* **Exercise set**
(1) In the domain-name passage, rewrite the part that begins at "Your local ISP" and stops after "the .edu domain.", swapping "server" for "host computer".
(2) According to the domain-name passage, which domain is by far the largest?
(3) List every country-code domain ending that the domain-name passage gives as an example.

Your local ISP is probably a member of the .net domain, and your company is probably part of the .com domain. The .gov and .mil domains are reserved strictly for use by the government
and the military within the United States. In other parts of the world, the final part of a domain name represents the country in which the server is located (.ca for Canada, .jp for Japan, .uk
for Great Britain, and .ru for Russia, for example). Well over 130 countries are represented on the Internet. The .com domain is by far the largest, followed by the .edu domain.
If you want to contact someone within one of these domains by e-mail, you just add that person’s e-mail name to their domain name, separated by an at (@) sign. Generically, it looks like this:

name@company.com 

To increase the number of domain names available for use—after all, there is only one mcdonalds.com domain name available—several alternative top-level domains have been suggested.

* **Data shown**
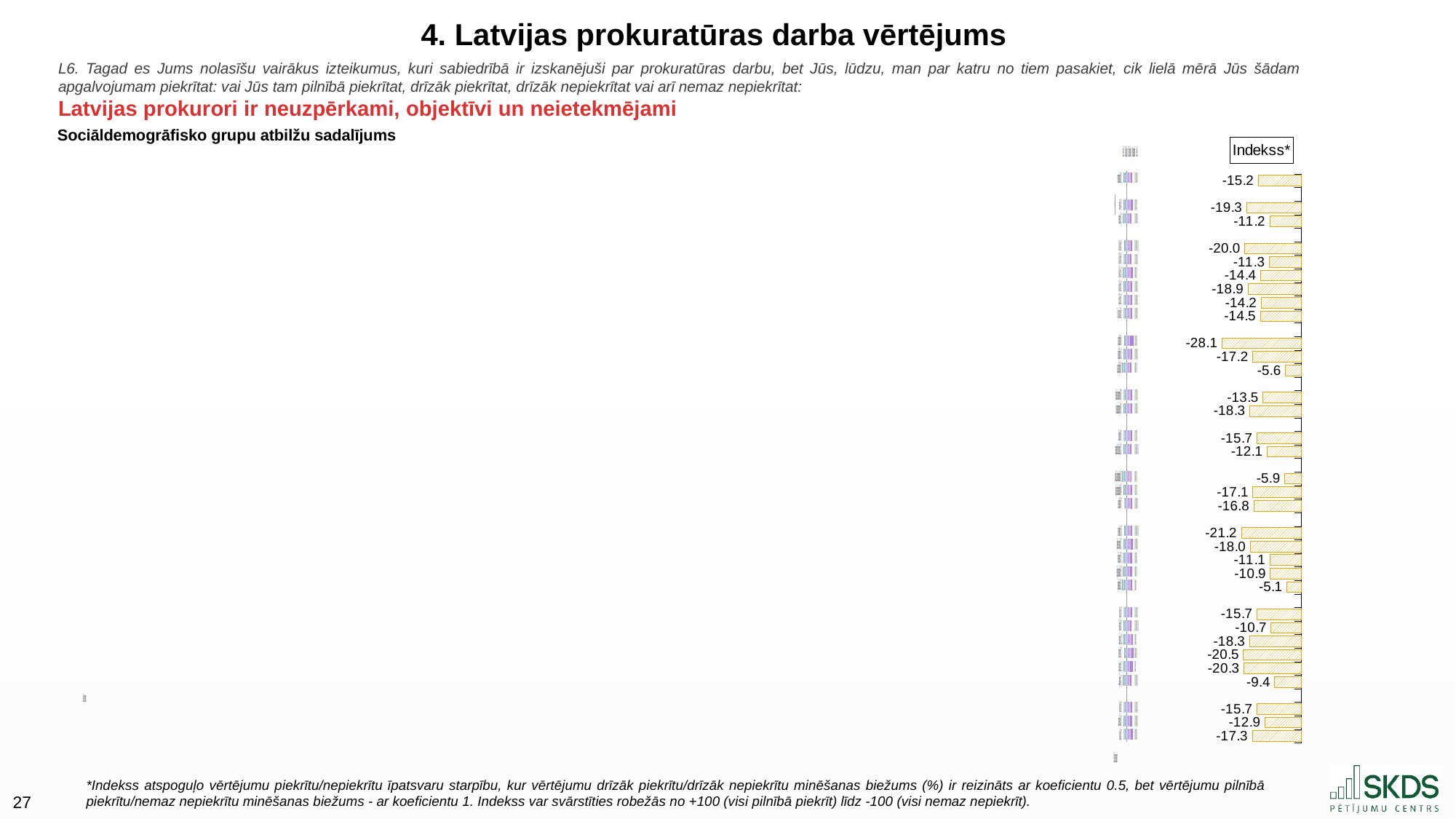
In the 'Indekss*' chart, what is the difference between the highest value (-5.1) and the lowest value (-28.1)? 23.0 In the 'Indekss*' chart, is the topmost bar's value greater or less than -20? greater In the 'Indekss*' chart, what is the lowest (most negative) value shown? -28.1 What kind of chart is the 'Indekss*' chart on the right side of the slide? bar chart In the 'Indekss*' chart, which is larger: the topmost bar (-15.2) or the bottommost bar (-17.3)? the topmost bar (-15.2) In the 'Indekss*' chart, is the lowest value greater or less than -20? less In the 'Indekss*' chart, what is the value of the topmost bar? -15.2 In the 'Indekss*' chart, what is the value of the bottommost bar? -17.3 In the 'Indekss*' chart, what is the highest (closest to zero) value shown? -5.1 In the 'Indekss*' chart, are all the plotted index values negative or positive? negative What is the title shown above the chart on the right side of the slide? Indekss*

* **Task solutions**
(1)
Your local ISP is probably a member of the .net domain, and your company is probably part of the .com domain. The .gov and .mil domains are reserved strictly for use by the government
and the military within the United States. In other parts of the world, the final part of a domain name represents the country in which the host computer is located (.ca for Canada, .jp for Japan, .uk
for Great Britain, and .ru for Russia, for example). Well over 130 countries are represented on the Internet. The .com domain is by far the largest, followed by the .edu domain.

(2) The .com domain.

(3) .ca, .jp, .uk, .ru